Continuing in this fashion, we get:

\[ \begin{bmatrix} 1 & \gamma_1 & 0 & 0 & 0 & 0\\ 0 & 1 & \gamma_2 & 0 & 0 & 0\\ 0 & 1 & 1 & \gamma_3 & 0 & 0\\ 0 & 0 & 0 & 1 & \gamma_4 & 0\\ 0 & 0 & 0 & 0 & 1 & \gamma_5\\ 0 & 0 & 0 & 0 & a_6 & b_6 \end{bmatrix} \begin{bmatrix} x_1 \\ x_2 \\ x_3 \\ x_4 \\ x_5 \\ x_6 \end{bmatrix} = \begin{bmatrix} \rho_1 \\ \rho_2 \\ \rho_3 \\ \rho_4 \\ \rho_5 \\ r_6 \end{bmatrix} \]

Row $6$:

\[ a_6 x_5 + a_6 x_6 = r_6 \]

Use $a_6$ times row 5 of the matrix:

\[a_6(x_5 + \gamma_5 x_6 = \rho_5)\]

\[ \begin{array}{c|cccc} \text{Row 6} & a_6 x_5 &+ b_6 x_6 &= r_6\\ a_6 \times \text{Row 5} & a_6 x_5 &+ a_6 \gamma_5 x_6 &= a_6\rho_5\\ \hline \text{New Row 3} & & (b_6 - a_6 \gamma_5) x_6 &= r_6 - a_6 \rho_5 \end{array} \]

Dividing throughout by $(b_6 - a_6 \gamma_5)$, we can rewrite:

\[ x_6 = \rho_6, \quad \rho_6 = \frac{r_6 - a_6 \rho_5}{b_6 - a_6 \gamma_5} \]

\[ \begin{bmatrix} 1 & \gamma_1 & 0 & 0 & 0 & 0\\ 0 & 1 & \gamma_2 & 0 & 0 & 0\\ 0 & 1 & 1 & \gamma_3 & 0 & 0\\ 0 & 0 & 0 & 1 & \gamma_4 & 0\\ 0 & 0 & 0 & 0 & 1 & \gamma_5\\ 0 & 0 & 0 & 0 & 0 & 1 \end{bmatrix} \begin{bmatrix} x_1 \\ x_2 \\ x_3 \\ x_4 \\ x_5 \\ x_6 \end{bmatrix} = \begin{bmatrix} \rho_1 \\ \rho_2 \\ \rho_3 \\ \rho_4 \\ \rho_5 \\ \rho_6 \end{bmatrix} \]

These steps may be summarized as compute the following sequences:

\[ \gamma_1 = \frac{c_1}{b_1}, \quad \rho_1 = \frac{r_1}{b_1} \]

And \[\gamma_j = \frac{c_j}{b_j - a_j \gamma_{j-1}}, \quad \rho_j = \frac{r_j - a_j \rho_{j-1}}{b_j - a_j \gamma_{j-1}}\]

for $j=2:6$.

Dataset entries:
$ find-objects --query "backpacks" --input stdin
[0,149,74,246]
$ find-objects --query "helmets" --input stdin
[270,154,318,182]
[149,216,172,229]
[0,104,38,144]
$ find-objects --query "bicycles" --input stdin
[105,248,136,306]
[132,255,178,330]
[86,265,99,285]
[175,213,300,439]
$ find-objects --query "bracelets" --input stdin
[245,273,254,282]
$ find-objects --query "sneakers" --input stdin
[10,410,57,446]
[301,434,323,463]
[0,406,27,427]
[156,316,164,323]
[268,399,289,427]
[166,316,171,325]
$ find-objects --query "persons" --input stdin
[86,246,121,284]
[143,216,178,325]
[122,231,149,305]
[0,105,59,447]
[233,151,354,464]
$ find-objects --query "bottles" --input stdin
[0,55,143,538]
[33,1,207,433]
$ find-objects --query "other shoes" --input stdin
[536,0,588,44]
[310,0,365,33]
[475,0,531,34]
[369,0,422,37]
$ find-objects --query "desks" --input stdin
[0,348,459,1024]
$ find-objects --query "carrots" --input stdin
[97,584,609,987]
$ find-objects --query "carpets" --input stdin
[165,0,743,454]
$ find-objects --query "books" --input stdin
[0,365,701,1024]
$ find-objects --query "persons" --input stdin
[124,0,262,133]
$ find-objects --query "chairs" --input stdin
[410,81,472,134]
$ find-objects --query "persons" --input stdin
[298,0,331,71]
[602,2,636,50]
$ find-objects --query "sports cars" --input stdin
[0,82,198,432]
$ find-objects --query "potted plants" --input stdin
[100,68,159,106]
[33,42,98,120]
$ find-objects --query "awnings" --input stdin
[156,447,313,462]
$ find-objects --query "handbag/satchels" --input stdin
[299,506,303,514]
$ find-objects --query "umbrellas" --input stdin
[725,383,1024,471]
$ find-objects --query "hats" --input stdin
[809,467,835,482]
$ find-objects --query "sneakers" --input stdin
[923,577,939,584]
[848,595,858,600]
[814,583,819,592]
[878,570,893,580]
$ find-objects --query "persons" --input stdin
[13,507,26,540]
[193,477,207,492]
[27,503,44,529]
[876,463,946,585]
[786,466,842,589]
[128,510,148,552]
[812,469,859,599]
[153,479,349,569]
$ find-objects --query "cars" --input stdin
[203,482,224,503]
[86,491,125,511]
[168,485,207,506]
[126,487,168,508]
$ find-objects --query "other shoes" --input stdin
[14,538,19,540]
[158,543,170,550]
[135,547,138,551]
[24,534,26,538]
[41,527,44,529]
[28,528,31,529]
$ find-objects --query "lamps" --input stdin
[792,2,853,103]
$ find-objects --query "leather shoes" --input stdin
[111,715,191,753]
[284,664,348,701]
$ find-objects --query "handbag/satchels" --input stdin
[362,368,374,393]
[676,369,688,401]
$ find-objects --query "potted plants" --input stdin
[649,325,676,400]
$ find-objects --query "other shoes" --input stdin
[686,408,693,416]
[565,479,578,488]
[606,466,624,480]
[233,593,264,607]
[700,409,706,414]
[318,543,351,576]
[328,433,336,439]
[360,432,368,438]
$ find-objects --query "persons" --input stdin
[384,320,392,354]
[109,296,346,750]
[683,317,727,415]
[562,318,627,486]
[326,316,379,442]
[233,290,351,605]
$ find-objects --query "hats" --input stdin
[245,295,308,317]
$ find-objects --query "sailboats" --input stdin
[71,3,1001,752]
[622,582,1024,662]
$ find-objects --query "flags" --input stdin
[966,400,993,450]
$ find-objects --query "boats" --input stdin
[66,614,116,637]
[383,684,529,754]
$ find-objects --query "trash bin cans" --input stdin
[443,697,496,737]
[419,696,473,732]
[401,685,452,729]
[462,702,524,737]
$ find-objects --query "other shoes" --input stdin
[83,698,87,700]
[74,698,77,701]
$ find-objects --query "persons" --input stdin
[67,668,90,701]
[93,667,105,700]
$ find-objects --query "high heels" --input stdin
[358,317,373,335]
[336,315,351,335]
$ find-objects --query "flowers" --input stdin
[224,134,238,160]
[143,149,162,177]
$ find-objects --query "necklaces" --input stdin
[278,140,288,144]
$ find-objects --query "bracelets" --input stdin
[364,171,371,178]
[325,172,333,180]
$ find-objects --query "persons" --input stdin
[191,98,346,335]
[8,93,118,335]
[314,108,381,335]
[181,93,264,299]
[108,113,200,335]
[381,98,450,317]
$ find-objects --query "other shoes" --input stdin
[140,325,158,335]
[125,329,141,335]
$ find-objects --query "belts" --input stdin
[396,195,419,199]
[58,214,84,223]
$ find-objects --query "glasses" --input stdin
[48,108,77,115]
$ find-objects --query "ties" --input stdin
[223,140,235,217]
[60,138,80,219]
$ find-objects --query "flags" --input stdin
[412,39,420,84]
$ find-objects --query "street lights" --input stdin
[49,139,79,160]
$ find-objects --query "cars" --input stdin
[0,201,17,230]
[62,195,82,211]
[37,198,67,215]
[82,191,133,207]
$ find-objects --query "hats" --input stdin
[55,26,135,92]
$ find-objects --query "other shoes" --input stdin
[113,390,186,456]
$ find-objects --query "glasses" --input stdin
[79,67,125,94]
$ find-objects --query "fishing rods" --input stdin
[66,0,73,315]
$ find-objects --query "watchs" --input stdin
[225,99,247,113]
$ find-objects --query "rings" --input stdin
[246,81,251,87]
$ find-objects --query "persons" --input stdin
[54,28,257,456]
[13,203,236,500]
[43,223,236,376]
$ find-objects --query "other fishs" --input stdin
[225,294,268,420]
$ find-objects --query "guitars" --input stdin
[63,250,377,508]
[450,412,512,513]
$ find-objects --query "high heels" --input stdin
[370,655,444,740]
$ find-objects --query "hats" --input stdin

* _Tasks to perform_:
1/ In the elimination derivation, for which values of j does the general formula for γ_j and ρ_j apply?
2/ Summarize the elimination derivation in two sentences.
3/ Extend the elimination derivation from where the text stops.

* _Task-by-task answers_:
1/ It applies for j = 2 through 6.

2/ The derivation handles row 6 by taking a_6 times row 5 away from it and dividing the result by (b_6 − a_6γ_5), which gives x_6 = ρ_6 with ρ_6 = (r_6 − a_6ρ_5)/(b_6 − a_6γ_5). It then summarizes the steps as sequences, with γ_1 = c_1/b_1 and ρ_1 = r_1/b_1, and for j = 2 through 6, γ_j = c_j/(b_j − a_jγ_{j−1}) and ρ_j = (r_j − a_jρ_{j−1})/(b_j − a_jγ_{j−1}).

3/
At this point, the matrix has been reduced to the upper diagonal form, so our equations are of the form $Ux = \rho$.

Stage 2

The matrix is now in a form which is trivial to solve for $x$. We start with the last row and work our way up. The final equation is already solved.

\[ x_6 = \rho_6 \]

Row $5$: \[ x_5 + \gamma_5 x_6 = \rho_5 \]

Rearrange to get:

\[ x_5 = \rho_5 - \gamma_5 x_6 \]

Row $4$:

\[ x_4 + \gamma_4 x_5 = \rho_4 \]

Rearrange to get:

\[ x_4 = \rho_4 - \gamma_4 x_5 \]

Continuing in this fashion, we find that, $x_6 = \rho_6$ and

\[ x_j = \rho_j - \gamma_j x_{j+1} \]

for all $j=1:5$.

Computational Solution

Let’s quickly code up the algorithm in Julia.

function thomasAlgorithm(a, b, c, r)
    N = size(a)[1]

    # Stage 1
    γ = Array{Float64,1}(undef,N)
    ρ = Array{Float64,1}(undef,N)
    u = Array{Float64,1}(undef,N)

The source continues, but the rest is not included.